TO DO: All of the records must be given again exactly.

EXCERPTED DATA:

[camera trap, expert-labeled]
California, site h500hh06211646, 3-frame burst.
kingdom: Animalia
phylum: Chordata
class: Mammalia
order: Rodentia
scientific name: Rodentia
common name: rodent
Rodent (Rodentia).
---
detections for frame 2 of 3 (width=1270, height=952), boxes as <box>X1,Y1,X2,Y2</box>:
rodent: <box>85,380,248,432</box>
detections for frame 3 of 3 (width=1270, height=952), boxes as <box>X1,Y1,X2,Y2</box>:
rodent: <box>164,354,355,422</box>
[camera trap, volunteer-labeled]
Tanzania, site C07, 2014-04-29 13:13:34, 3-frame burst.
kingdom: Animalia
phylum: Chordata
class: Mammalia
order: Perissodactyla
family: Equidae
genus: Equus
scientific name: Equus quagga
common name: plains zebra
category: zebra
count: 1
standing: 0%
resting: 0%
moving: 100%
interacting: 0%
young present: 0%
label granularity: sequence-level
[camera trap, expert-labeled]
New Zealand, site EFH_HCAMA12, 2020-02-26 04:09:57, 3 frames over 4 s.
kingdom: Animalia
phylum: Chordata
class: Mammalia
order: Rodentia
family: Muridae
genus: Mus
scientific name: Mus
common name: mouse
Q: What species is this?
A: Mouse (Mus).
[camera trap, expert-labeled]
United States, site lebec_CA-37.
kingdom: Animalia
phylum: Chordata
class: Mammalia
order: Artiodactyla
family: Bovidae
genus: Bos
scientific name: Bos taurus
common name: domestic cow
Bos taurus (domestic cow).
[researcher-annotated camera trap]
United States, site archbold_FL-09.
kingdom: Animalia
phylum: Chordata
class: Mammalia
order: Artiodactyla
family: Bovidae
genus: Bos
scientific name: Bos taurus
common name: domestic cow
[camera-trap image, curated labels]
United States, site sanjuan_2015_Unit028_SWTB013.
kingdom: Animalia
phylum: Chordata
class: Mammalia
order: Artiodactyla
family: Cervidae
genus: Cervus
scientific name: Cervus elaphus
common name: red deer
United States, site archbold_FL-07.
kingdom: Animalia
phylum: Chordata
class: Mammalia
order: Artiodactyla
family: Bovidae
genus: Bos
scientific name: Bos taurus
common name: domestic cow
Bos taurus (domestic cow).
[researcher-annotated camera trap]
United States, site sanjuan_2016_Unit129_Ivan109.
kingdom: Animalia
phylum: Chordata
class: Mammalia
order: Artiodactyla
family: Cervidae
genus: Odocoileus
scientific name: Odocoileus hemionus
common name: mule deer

ANSWER TO THIS PROBLEM:
[camera trap, expert-labeled]
California, site h500hh06211646, 3-frame burst.
kingdom: Animalia
phylum: Chordata
class: Mammalia
order: Rodentia
scientific name: Rodentia
common name: rodent
Rodent (Rodentia).
---
detections for frame 2 of 3 (width=1270, height=952), boxes as <box>X1,Y1,X2,Y2</box>:
rodent: <box>85,380,248,432</box>
detections for frame 3 of 3 (width=1270, height=952), boxes as <box>X1,Y1,X2,Y2</box>:
rodent: <box>164,354,355,422</box>
[camera trap, volunteer-labeled]
Tanzania, site C07, 2014-04-29 13:13:34, 3-frame burst.
kingdom: Animalia
phylum: Chordata
class: Mammalia
order: Perissodactyla
family: Equidae
genus: Equus
scientific name: Equus quagga
common name: plains zebra
category: zebra
count: 1
standing: 0%
resting: 0%
moving: 100%
interacting: 0%
young present: 0%
label granularity: sequence-level
[camera trap, expert-labeled]
New Zealand, site EFH_HCAMA12, 2020-02-26 04:09:57, 3 frames over 4 s.
kingdom: Animalia
phylum: Chordata
class: Mammalia
order: Rodentia
family: Muridae
genus: Mus
scientific name: Mus
common name: mouse
Q: What species is this?
A: Mouse (Mus).
[camera trap, expert-labeled]
United States, site lebec_CA-37.
kingdom: Animalia
phylum: Chordata
class: Mammalia
order: Artiodactyla
family: Bovidae
genus: Bos
scientific name: Bos taurus
common name: domestic cow
Bos taurus (domestic cow).
[researcher-annotated camera trap]
United States, site archbold_FL-09.
kingdom: Animalia
phylum: Chordata
class: Mammalia
order: Artiodactyla
family: Bovidae
genus: Bos
scientific name: Bos taurus
common name: domestic cow
[camera-trap image, curated labels]
United States, site sanjuan_2015_Unit028_SWTB013.
kingdom: Animalia
phylum: Chordata
class: Mammalia
order: Artiodactyla
family: Cervidae
genus: Cervus
scientific name: Cervus elaphus
common name: red deer
United States, site archbold_FL-07.
kingdom: Animalia
phylum: Chordata
class: Mammalia
order: Artiodactyla
family: Bovidae
genus: Bos
scientific name: Bos taurus
common name: domestic cow
Bos taurus (domestic cow).
[researcher-annotated camera trap]
United States, site sanjuan_2016_Unit129_Ivan109.
kingdom: Animalia
phylum: Chordata
class: Mammalia
order: Artiodactyla
family: Cervidae
genus: Odocoileus
scientific name: Odocoileus hemionus
common name: mule deer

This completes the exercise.